Financial investment is an important economic activity. The value of indexes like the
Dow Jones Industrial Average (DJI), the Standard & Poor 500 (S&P500) or domestic stock
market indexes are commonly used as a measure of a country’s level of development. Financial
markets provide a comfortable method to generate profit from diverse industries and
commercial activities. Nevertheless, investors should consider also uncertainty in stock prices,
legal restrictions, and transaction costs when making decisions.
Even when several works have been published about ways to deal with the difficulties
described above, many investors continue relying only on their own experience to make decisions.
The limitations of the current approaches and their complexity have caused investors
to overlook their benefits. Therefore, they are in need of tools to help them make correct
decisions in practical situations.
Investors are continuously concerned with making the best possible decision. From the
wide range of available methods, portfolios have the advantage of including the uncertainty of
the decisions (i.e. risk) into the optimization process. Besides, they provide a set of optimal
solutions and an explanation about how investors choose a portfolio according with their preferences.
Utility functions are used to model this behavior. Nevertheless, the inclusion of new
restrictions to the problem definition prevents the application of traditional solution methods.
Moreover, the risk metric is restricted to the covariance matrix of the asset’s returns only. Finance
theory has identified these drawbacks and proposed solutions based on a multi-period
definition of the problem, where a time horizon is considered instead of a static definition of
the market.
Nevertheless, this work has identified the following limitations to multi-period portfolio
optimization approaches: They are limited to optimization of the portfolio’s return from the
last period of time only; they rely on theoretical utility functions to describe the investor’s
preference; finally, the overlook the information provided by data innovations arriving during
the time horizon. This work assumes this information is useful to make better investment
decisions.
The review indicated the multi-period definition of the problem is developed using dynamic
programming, which allow the inclusion of transaction costs and other state-dependent
restrictions to it. Nevertheless, its solution has proved to be a difficult task. Multi-period
theory references are mainly concerned with finding closed-form solutions to the problem for
a given combinations of dynamic restrictions, risk metrics and utility functions. Definition of
sub-problems is a common solution technique. On the other hand, evolutionary algorithms
ix
have been mainly applied to solve static portfolio optimization problems. Round-lots and
compulsory assets are some examples. The conclusion was the application of evolutionary algorithms
to solve multi-period portfolio optimization problems has received limited attention
in the literature.
This work introduces an investment method based on multi-period portfolio theory implemented
with evolutionary algorithms. A Monte-Carlo approach is proposed to handle dynamic
restrictions without the complications of purely mathematical methods. Transactions
costs, portfolio unbalance, and inflation are the ones considered. Moreover, an identification
process of the particular investor’s preference is presented to avoid the use of theoretical utility
models. Also, the method considers data innovations to evaluate the current state of the market
to allow adaptive decisions. The solutions model is divided in two parts: A multi-objective
stochastic optimization evolutionary algorithm to solve multi-period portfolio problems, and
the Investment Strategies method which uses the information about the market state, investor’s
preference, and portfolio performance to make decisions.

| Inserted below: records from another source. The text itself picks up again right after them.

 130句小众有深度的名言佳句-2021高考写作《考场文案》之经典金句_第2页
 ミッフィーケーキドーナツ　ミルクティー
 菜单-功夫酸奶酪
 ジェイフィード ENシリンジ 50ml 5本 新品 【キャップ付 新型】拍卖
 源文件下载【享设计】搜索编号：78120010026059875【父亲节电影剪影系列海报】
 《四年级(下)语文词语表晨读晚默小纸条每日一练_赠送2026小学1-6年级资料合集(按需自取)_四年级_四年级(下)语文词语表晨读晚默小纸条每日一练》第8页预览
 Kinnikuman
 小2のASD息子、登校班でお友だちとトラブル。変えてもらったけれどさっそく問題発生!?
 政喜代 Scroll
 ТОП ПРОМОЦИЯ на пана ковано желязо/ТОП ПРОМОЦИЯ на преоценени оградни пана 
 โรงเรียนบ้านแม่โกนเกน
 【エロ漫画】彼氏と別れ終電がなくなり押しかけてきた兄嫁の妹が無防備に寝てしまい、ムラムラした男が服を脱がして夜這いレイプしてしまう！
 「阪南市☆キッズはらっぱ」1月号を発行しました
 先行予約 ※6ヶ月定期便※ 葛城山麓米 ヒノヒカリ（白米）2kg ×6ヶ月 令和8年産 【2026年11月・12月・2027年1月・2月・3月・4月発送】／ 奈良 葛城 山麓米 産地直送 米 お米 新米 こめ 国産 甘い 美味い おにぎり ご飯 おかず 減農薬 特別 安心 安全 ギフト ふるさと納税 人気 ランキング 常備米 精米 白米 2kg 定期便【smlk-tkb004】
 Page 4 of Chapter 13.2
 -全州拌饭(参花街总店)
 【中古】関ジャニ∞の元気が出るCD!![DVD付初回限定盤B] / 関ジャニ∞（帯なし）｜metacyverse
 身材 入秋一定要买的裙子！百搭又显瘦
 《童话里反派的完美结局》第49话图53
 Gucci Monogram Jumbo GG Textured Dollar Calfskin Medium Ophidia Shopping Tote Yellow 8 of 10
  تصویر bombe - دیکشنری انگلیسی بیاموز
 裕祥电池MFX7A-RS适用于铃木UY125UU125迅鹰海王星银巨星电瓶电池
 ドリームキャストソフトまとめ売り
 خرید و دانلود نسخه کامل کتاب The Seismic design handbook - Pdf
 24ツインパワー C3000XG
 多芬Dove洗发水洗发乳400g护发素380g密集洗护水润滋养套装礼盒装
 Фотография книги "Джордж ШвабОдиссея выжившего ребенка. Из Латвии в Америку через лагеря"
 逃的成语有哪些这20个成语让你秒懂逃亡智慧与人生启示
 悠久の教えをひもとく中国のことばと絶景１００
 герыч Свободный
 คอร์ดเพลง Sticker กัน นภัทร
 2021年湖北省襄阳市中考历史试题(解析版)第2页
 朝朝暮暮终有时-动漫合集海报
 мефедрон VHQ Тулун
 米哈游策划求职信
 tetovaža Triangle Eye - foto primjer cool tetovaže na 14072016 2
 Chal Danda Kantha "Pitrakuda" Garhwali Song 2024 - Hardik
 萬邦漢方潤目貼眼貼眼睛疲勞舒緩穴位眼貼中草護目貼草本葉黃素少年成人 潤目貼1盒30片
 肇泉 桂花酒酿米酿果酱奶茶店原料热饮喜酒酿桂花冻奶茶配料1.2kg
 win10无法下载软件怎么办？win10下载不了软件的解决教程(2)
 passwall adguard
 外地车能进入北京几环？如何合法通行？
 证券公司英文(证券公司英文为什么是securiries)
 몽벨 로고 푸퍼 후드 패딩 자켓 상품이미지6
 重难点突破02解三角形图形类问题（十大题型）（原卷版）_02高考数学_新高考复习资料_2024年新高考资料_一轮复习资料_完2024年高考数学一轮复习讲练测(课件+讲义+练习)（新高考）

The method has the advantage to include dynamic restrictions, which are usually not
included in the optimization process of traditional methods. The most important restriction
are transaction costs, because the profit obtained by trading can be severely decimated by
them. Also, the method includes a procedure to identify the investor’s particular preference,
therefore, it makes decisions closer to the investor’s expectations. The method is fully automatic,
providing regular investors with a useful tool to find investment recommendations.
Although, the method is to be further enhanced with the inclusion of static restrictions and
trading execution capabilities to have a complete investing system.
The proposed method was tested with real data from American and Mexican markets and
was compared against buy-and-holds and single-period optimal portfolios, which are common
methods used by investors. The experiments considered the following performance metrics:
Maximum loss, total time to reach the investor’s goal, final portfolio’s return, number stop loss
occurrences, expected return and risk, and the Sharpe’s ratio. Statistic analysis concluded the
proposed method outperformed the others for the proposed metrics. The Investment Strategies
method showed to have lower maximum losses and higher Sharpe’s ratios than the other
methods. Besides, the results indicate Investment Strategies dominate other methods when
expected return and risk are considered. A significant difference was found between the results
form the American market and the ones from the Mexican market. Finally, differences were
found in the results obtained with different risk metrics.
The results concluded the American market was subject of higher risk than the Mexican
market. The analysis of the results concluded good investment decisions come from
a balance between transaction and following the trends of the market. Also, different information
sources should be considered when making decisions. The method is subject to
improvements. For example, other methods could be used instead of normal multi-variate
distributions to simulate the returns. Also, dynamic investment strategies could be devised to
adapt the behavior of the algorithm to the current market scenario.